* WORK TO BE COMPLETED:
The reply should give back every entry exactly as written.

(Entries taken from a collection)
··········
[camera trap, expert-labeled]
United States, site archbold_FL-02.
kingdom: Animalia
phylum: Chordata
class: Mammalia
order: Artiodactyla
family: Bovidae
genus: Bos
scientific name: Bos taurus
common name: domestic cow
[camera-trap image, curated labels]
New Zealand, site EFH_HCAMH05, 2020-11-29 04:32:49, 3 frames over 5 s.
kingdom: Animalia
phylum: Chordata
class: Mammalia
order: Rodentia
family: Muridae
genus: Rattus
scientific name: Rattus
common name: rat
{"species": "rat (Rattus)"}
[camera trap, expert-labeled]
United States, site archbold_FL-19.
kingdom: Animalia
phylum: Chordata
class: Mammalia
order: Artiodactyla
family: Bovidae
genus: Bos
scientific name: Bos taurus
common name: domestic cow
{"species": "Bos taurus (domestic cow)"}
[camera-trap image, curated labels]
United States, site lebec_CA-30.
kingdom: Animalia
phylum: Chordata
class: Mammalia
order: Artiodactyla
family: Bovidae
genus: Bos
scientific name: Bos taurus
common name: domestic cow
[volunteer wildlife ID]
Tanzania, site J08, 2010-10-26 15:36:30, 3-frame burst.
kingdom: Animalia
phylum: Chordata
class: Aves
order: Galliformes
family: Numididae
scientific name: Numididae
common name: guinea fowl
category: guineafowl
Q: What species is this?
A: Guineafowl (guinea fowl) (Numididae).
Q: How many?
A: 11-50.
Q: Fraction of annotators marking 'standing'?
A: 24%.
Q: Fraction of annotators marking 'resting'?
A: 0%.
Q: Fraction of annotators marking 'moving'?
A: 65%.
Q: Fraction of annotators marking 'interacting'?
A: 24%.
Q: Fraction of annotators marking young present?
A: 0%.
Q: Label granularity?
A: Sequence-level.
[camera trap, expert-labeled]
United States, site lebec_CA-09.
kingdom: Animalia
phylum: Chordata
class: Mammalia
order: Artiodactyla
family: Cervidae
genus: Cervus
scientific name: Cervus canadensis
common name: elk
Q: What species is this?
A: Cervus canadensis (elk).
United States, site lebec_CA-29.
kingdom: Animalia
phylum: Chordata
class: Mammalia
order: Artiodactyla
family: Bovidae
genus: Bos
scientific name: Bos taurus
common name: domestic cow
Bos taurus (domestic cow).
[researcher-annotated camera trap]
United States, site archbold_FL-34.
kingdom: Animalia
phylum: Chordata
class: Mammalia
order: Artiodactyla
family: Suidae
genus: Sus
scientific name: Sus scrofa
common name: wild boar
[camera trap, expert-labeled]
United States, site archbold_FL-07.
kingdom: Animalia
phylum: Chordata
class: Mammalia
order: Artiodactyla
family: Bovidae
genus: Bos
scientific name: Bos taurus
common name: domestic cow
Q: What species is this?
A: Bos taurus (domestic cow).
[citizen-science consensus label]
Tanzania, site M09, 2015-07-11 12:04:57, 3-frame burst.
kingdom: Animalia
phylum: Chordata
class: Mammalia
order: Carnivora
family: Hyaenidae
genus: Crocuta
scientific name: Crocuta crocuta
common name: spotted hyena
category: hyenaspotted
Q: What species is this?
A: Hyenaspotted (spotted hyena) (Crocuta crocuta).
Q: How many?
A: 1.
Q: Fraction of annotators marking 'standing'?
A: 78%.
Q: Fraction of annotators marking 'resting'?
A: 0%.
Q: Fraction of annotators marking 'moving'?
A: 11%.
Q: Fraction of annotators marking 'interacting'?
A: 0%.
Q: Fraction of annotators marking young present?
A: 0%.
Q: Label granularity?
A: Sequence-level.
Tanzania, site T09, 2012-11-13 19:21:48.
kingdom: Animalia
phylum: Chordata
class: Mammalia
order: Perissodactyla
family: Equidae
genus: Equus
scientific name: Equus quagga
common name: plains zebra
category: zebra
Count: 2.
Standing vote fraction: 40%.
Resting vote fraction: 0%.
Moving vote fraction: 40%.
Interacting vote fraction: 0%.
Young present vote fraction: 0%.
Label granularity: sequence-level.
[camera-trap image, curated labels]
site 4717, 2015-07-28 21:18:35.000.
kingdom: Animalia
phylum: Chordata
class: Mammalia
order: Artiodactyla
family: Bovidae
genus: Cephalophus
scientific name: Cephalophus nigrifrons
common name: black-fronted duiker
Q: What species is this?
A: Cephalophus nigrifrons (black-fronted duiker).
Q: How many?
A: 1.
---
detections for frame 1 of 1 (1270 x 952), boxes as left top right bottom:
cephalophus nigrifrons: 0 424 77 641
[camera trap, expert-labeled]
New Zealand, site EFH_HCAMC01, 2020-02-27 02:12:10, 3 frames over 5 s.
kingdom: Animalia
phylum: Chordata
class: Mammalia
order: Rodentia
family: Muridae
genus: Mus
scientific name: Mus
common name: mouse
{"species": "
··········
* RESULT:
[camera trap, expert-labeled]
United States, site archbold_FL-02.
kingdom: Animalia
phylum: Chordata
class: Mammalia
order: Artiodactyla
family: Bovidae
genus: Bos
scientific name: Bos taurus
common name: domestic cow
[camera-trap image, curated labels]
New Zealand, site EFH_HCAMH05, 2020-11-29 04:32:49, 3 frames over 5 s.
kingdom: Animalia
phylum: Chordata
class: Mammalia
order: Rodentia
family: Muridae
genus: Rattus
scientific name: Rattus
common name: rat
{"species": "rat (Rattus)"}
[camera trap, expert-labeled]
United States, site archbold_FL-19.
kingdom: Animalia
phylum: Chordata
class: Mammalia
order: Artiodactyla
family: Bovidae
genus: Bos
scientific name: Bos taurus
common name: domestic cow
{"species": "Bos taurus (domestic cow)"}
[camera-trap image, curated labels]
United States, site lebec_CA-30.
kingdom: Animalia
phylum: Chordata
class: Mammalia
order: Artiodactyla
family: Bovidae
genus: Bos
scientific name: Bos taurus
common name: domestic cow
[volunteer wildlife ID]
Tanzania, site J08, 2010-10-26 15:36:30, 3-frame burst.
kingdom: Animalia
phylum: Chordata
class: Aves
order: Galliformes
family: Numididae
scientific name: Numididae
common name: guinea fowl
category: guineafowl
Q: What species is this?
A: Guineafowl (guinea fowl) (Numididae).
Q: How many?
A: 11-50.
Q: Fraction of annotators marking 'standing'?
A: 24%.
Q: Fraction of annotators marking 'resting'?
A: 0%.
Q: Fraction of annotators marking 'moving'?
A: 65%.
Q: Fraction of annotators marking 'interacting'?
A: 24%.
Q: Fraction of annotators marking young present?
A: 0%.
Q: Label granularity?
A: Sequence-level.
[camera trap, expert-labeled]
United States, site lebec_CA-09.
kingdom: Animalia
phylum: Chordata
class: Mammalia
order: Artiodactyla
family: Cervidae
genus: Cervus
scientific name: Cervus canadensis
common name: elk
Q: What species is this?
A: Cervus canadensis (elk).
United States, site lebec_CA-29.
kingdom: Animalia
phylum: Chordata
class: Mammalia
order: Artiodactyla
family: Bovidae
genus: Bos
scientific name: Bos taurus
common name: domestic cow
Bos taurus (domestic cow).
[researcher-annotated camera trap]
United States, site archbold_FL-34.
kingdom: Animalia
phylum: Chordata
class: Mammalia
order: Artiodactyla
family: Suidae
genus: Sus
scientific name: Sus scrofa
common name: wild boar
[camera trap, expert-labeled]
United States, site archbold_FL-07.
kingdom: Animalia
phylum: Chordata
class: Mammalia
order: Artiodactyla
family: Bovidae
genus: Bos
scientific name: Bos taurus
common name: domestic cow
Q: What species is this?
A: Bos taurus (domestic cow).
[citizen-science consensus label]
Tanzania, site M09, 2015-07-11 12:04:57, 3-frame burst.
kingdom: Animalia
phylum: Chordata
class: Mammalia
order: Carnivora
family: Hyaenidae
genus: Crocuta
scientific name: Crocuta crocuta
common name: spotted hyena
category: hyenaspotted
Q: What species is this?
A: Hyenaspotted (spotted hyena) (Crocuta crocuta).
Q: How many?
A: 1.
Q: Fraction of annotators marking 'standing'?
A: 78%.
Q: Fraction of annotators marking 'resting'?
A: 0%.
Q: Fraction of annotators marking 'moving'?
A: 11%.
Q: Fraction of annotators marking 'interacting'?
A: 0%.
Q: Fraction of annotators marking young present?
A: 0%.
Q: Label granularity?
A: Sequence-level.
Tanzania, site T09, 2012-11-13 19:21:48.
kingdom: Animalia
phylum: Chordata
class: Mammalia
order: Perissodactyla
family: Equidae
genus: Equus
scientific name: Equus quagga
common name: plains zebra
category: zebra
Count: 2.
Standing vote fraction: 40%.
Resting vote fraction: 0%.
Moving vote fraction: 40%.
Interacting vote fraction: 0%.
Young present vote fraction: 0%.
Label granularity: sequence-level.
[camera-trap image, curated labels]
site 4717, 2015-07-28 21:18:35.000.
kingdom: Animalia
phylum: Chordata
class: Mammalia
order: Artiodactyla
family: Bovidae
genus: Cephalophus
scientific name: Cephalophus nigrifrons
common name: black-fronted duiker
Q: What species is this?
A: Cephalophus nigrifrons (black-fronted duiker).
Q: How many?
A: 1.
---
detections for frame 1 of 1 (1270 x 952), boxes as left top right bottom:
cephalophus nigrifrons: 0 424 77 641
[camera trap, expert-labeled]
New Zealand, site EFH_HCAMC01, 2020-02-27 02:12:10, 3 frames over 5 s.
kingdom: Animalia
phylum: Chordata
class: Mammalia
order: Rodentia
family: Muridae
genus: Mus
scientific name: Mus
common name: mouse
{"species": "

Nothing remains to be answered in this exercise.